PASSAGE PROVIDED
*** Block opens ***

From 1830 to 1953, the community of Bayou Chene thrived as a center for logging, hunting, trapping, and fishing in the heart of the Atchafalaya Basin. Now buried underneath at least 12 feet of silt, Bayou Chene is one of several abandoned communities in the midst of the basin.

The earliest settlers of the Bayou Chene region were the native Chitimacha tribe. Several villages important to the Chitimacha were located around Bayou Chene including the Village of Bones or Namu Katsi and the Cottonwood Village, known as Kushuh Namu in the Chitimacha language. One of the earliest written accounts of the Bayou Chene region comes from French explorer C.C. Robin who, while paddling through the basin in 1803, wrote:

After long sinuosities which form innumerable islands, among which the inexperienced traveler would require the thread of Ariadne in order not to wander forever, the river opens suddenly into a magnificent lake of several leagues extent. The sudden light surprises the traveler and the beauty of the water, set about with tall trees, forms an enchanting sight.

*** Block closes ***

DATASET EXTRACT
*** Block opens ***

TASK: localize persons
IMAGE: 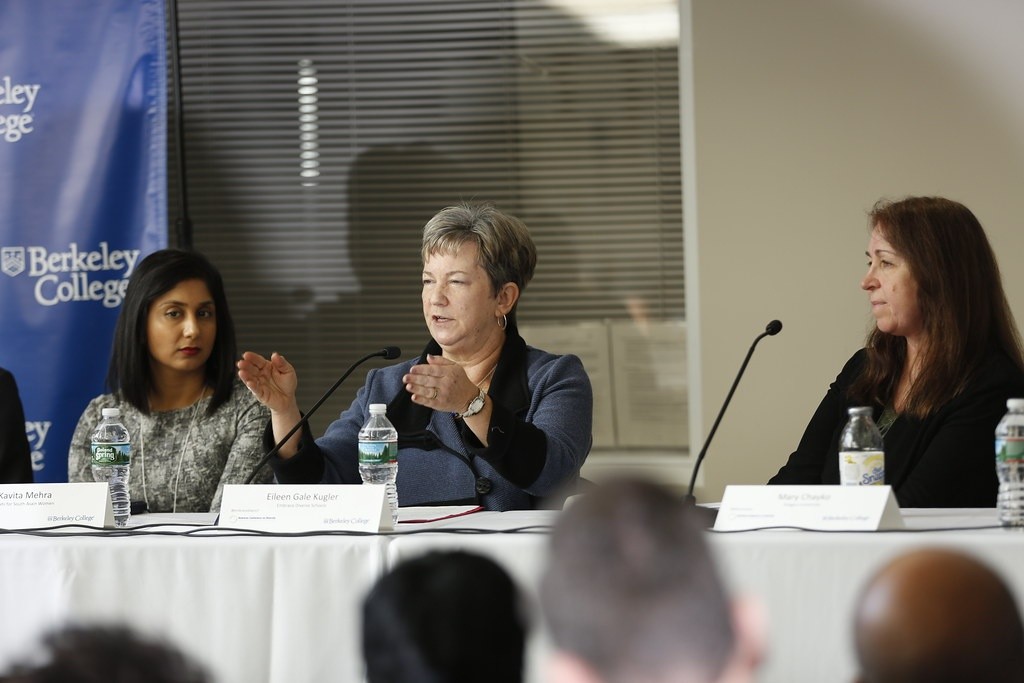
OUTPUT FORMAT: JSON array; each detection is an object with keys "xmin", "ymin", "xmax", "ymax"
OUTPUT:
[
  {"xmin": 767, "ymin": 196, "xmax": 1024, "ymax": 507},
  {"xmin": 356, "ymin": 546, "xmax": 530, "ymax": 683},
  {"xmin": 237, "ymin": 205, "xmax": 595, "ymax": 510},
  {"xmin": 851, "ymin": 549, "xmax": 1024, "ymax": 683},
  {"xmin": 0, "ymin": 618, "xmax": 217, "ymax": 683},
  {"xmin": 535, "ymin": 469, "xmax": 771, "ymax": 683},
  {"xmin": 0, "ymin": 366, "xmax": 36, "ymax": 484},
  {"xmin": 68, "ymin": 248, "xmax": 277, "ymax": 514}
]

*** Block closes ***
*** Block opens ***

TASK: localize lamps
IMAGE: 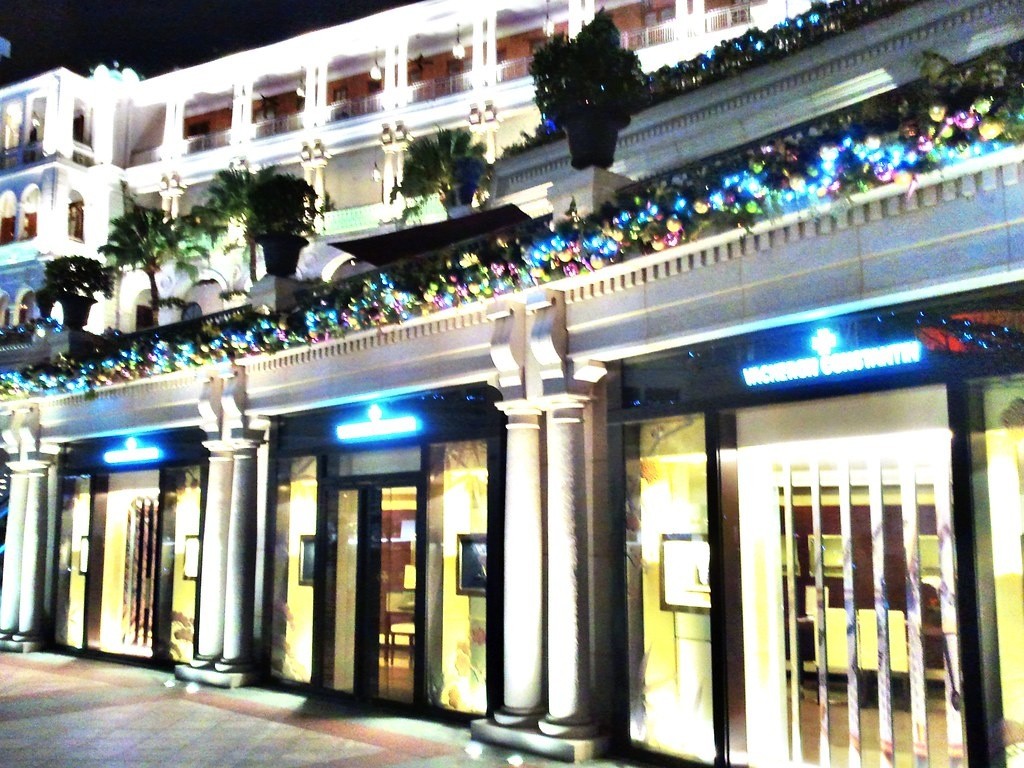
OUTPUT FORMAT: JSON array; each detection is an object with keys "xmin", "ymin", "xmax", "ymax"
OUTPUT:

*** Block closes ***

EXPLORE THE MATERIAL
A: Decide whether each statement agrees with the Bayou Chene passage. Answer yes or no for each, and quote the deciding words of the passage. (i) The community of Bayou Chene thrived from 1830 to 1953. (ii) The Chitimacha called the Cottonwood Village Namu Katsi. (iii) C.C. Robin was paddling through the basin in 1803.
B: Reproduce the part of the Bayou Chene passage starting at "The earliest settlers" and ending at "an enchanting sight.".

ANSWERS TO THE EXERCISES
A:
(i) Yes: "From 1830 to 1953, the community of Bayou Chene thrived"
(ii) No: "the Cottonwood Village, known as Kushuh Namu in the Chitimacha language"
(iii) Yes: "while paddling through the basin in 1803"

B:
The earliest settlers of the Bayou Chene region were the native Chitimacha tribe. Several villages important to the Chitimacha were located around Bayou Chene including the Village of Bones or Namu Katsi and the Cottonwood Village, known as Kushuh Namu in the Chitimacha language. One of the earliest written accounts of the Bayou Chene region comes from French explorer C.C. Robin who, while paddling through the basin in 1803, wrote:

After long sinuosities which form innumerable islands, among which the inexperienced traveler would require the thread of Ariadne in order not to wander forever, the river opens suddenly into a magnificent lake of several leagues extent. The sudden light surprises the traveler and the beauty of the water, set about with tall trees, forms an enchanting sight.